----- Trecho do documento

Rejeitos, uma palavra e sua sina

                                                    (imagem do Google)
Por Geraldo Lima

De repente a palavra REJEITOS, feito um monstro de pesadelo, invadiu nosso sono tranquilo, nossa consciência cansada de batalhas vãs, nosso universo cultural saturado de tudo e nada, nosso cotidiano de uma aflição contínua e mórbida. Veio na enxurrada dos acontecimentos imprevistos e indesejados. Saltou dos manuais técnicos das mineradoras e dos órgãos de fiscalização ambiental, dos calhamaços da legislação brasileira, dos discursos vazios e inoperantes, das páginas amarelecidas de jornais e revistas semanais, para o palco do embate verbal que, pelo menos por enquanto, nos lembra da nossa humanidade e do nosso compromisso com a preservação do planeta. 

Então a palavra REJEITOS sempre esteve aí, porém confesso que havia me esquecido da sua existência de coisa nociva e latente, acreditando que uma barragem, por sua musculatura de concreto, rocha e terra, pudesse mantê-la presa ad aeternum. Mas sua presença a partir de agora, sinistra e incômoda, parece-me impossível de ser ignorada, pois sabemos da tragédia que se instala quando ela atinge o pulmão de rios e oceanos.

A palavra REJEITOS camufla em sua semântica as palavras MORTE e DESTRUIÇÃO. Nela a palavra ESTÉRIL encontra um ventre que lhe dá vida e força. É irmã do ESGOTO e da LATRINA. Mistura-se à LAMA em concubinato suspeitíssimo. Não é palavra em que floresçam o sonho e a esperança. No seu espelho opaco não se reflete a “aurora de dedos róseos” de Homero nem o rosto de Diadorim após um dia inteiro de luta e amor inconfesso. Não há limpidez no seu sentido, não há humanidade no seu emprego. Nela cabem coisas como dinheiro e lucro, poder econômico e descaso, exportação e divisas, negócios e frieza, política e corrupção. Nela só não cabem coisas como oxigênio e cardumes de peixe, crianças nadando no remanso e lavadeiras entoando cantos de labor e festa, bichos saciando a sede e humanos se refrescando do calor. Nela não cabe, enfim, a água límpida (doce ou salgada) em que a vida, na sua multiplicidade, cresce em abundância e alegria.  Ela rima (rima pobre, é bem verdade) com DESLEIXO e DEFEITO. Bem poderia ser expulsa de todos os dicionários, mas, em tempos democráticos, não seria de bom-tom uma atitude tão extrema. Então conviveremos com ela, desassossegados sempre? Ou, num gesto de basta, a rejeitamos com tudo que há nela de ferro, alumínio e manganês?  

(Texto publicado, originalmente, na Revista Diversos Afins)

----------
----- Seção de dados

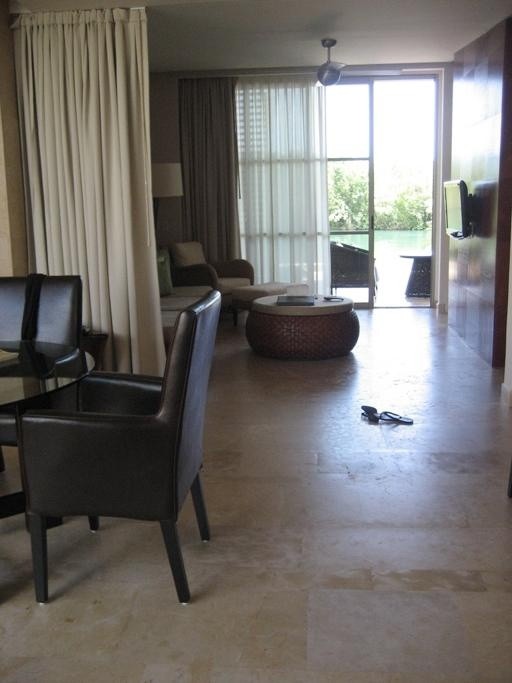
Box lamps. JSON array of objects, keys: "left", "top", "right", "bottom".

----------

## [Objetivo declarado]
No texto sobre a palavra rejeitos, condense o parágrafo iniciado por "Então a palavra REJEITOS sempre esteve aí" e preserve seus fatos principais.

## [Resposta ao exercício]
A palavra REJEITOS sempre esteve aí, mas eu havia esquecido sua existência nociva e latente, crendo que uma barragem de concreto, rocha e terra a manteria presa para sempre. Agora sua presença sinistra parece impossível de ignorar, pois se conhece a tragédia que ocorre quando ela atinge rios e oceanos.